__Record excerpts__
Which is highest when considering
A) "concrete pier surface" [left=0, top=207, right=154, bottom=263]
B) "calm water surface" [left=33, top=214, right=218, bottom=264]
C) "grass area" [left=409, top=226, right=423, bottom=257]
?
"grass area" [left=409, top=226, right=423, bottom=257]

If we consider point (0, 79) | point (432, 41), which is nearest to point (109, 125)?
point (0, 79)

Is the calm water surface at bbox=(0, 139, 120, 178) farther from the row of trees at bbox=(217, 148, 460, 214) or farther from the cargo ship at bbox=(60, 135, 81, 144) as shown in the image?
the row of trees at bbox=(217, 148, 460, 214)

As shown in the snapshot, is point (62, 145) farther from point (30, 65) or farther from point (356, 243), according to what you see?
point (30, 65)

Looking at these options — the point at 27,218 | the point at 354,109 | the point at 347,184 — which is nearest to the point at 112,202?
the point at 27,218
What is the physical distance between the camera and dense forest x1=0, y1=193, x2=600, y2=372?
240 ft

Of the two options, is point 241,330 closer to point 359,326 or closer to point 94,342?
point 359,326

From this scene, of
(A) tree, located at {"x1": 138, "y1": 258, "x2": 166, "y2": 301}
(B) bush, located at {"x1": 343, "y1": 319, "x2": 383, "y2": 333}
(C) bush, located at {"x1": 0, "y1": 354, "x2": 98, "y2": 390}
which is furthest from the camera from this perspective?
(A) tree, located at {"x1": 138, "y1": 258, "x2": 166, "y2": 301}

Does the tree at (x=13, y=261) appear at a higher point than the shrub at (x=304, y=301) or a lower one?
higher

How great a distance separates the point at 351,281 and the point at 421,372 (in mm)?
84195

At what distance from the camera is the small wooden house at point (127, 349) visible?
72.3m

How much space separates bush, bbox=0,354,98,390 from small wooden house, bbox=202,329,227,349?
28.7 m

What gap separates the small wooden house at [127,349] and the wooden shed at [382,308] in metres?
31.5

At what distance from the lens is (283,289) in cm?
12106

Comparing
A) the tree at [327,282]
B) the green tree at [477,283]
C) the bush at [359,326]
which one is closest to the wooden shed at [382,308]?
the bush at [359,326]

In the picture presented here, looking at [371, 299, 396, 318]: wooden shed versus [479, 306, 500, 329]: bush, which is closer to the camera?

__Challenge__
Copy every item above word for word, without changing anything.

__Complete response__
Which is highest when considering
A) "concrete pier surface" [left=0, top=207, right=154, bottom=263]
B) "calm water surface" [left=33, top=214, right=218, bottom=264]
C) "grass area" [left=409, top=226, right=423, bottom=257]
?
"grass area" [left=409, top=226, right=423, bottom=257]

If we consider point (0, 79) | point (432, 41), which is nearest to point (109, 125)?
point (0, 79)

Is the calm water surface at bbox=(0, 139, 120, 178) farther from the row of trees at bbox=(217, 148, 460, 214) or farther from the cargo ship at bbox=(60, 135, 81, 144) as shown in the image?
the row of trees at bbox=(217, 148, 460, 214)

As shown in the snapshot, is point (62, 145) farther from point (30, 65) or farther from point (356, 243), according to what you see?
point (30, 65)

Looking at these options — the point at 27,218 | the point at 354,109 | the point at 347,184 — which is nearest to the point at 112,202?
the point at 27,218
What is the physical distance between the camera and dense forest x1=0, y1=193, x2=600, y2=372?
240 ft

Of the two options, is point 241,330 closer to point 359,326 or closer to point 94,342?
point 359,326

From this scene, of
(A) tree, located at {"x1": 138, "y1": 258, "x2": 166, "y2": 301}
(B) bush, located at {"x1": 343, "y1": 319, "x2": 383, "y2": 333}
(C) bush, located at {"x1": 0, "y1": 354, "x2": 98, "y2": 390}
which is furthest from the camera from this perspective?
(A) tree, located at {"x1": 138, "y1": 258, "x2": 166, "y2": 301}

Does the tree at (x=13, y=261) appear at a higher point than the shrub at (x=304, y=301) or a lower one?
higher

How great a distance separates the point at 351,281 and the point at 421,372 (in mm)?
84195

At what distance from the camera is the small wooden house at point (127, 349) visible?
72.3m

How much space separates bush, bbox=0,354,98,390 from small wooden house, bbox=202,329,227,349?
28.7 m

What gap separates the small wooden house at [127,349] and the wooden shed at [382,308] in metres?
31.5

At what distance from the lens is (283,289) in cm?
12106

Comparing
A) the tree at [327,282]
B) the green tree at [477,283]
C) the bush at [359,326]
which one is closest to the wooden shed at [382,308]?
the bush at [359,326]

In the picture presented here, looking at [371, 299, 396, 318]: wooden shed versus [479, 306, 500, 329]: bush, which is closer to the camera?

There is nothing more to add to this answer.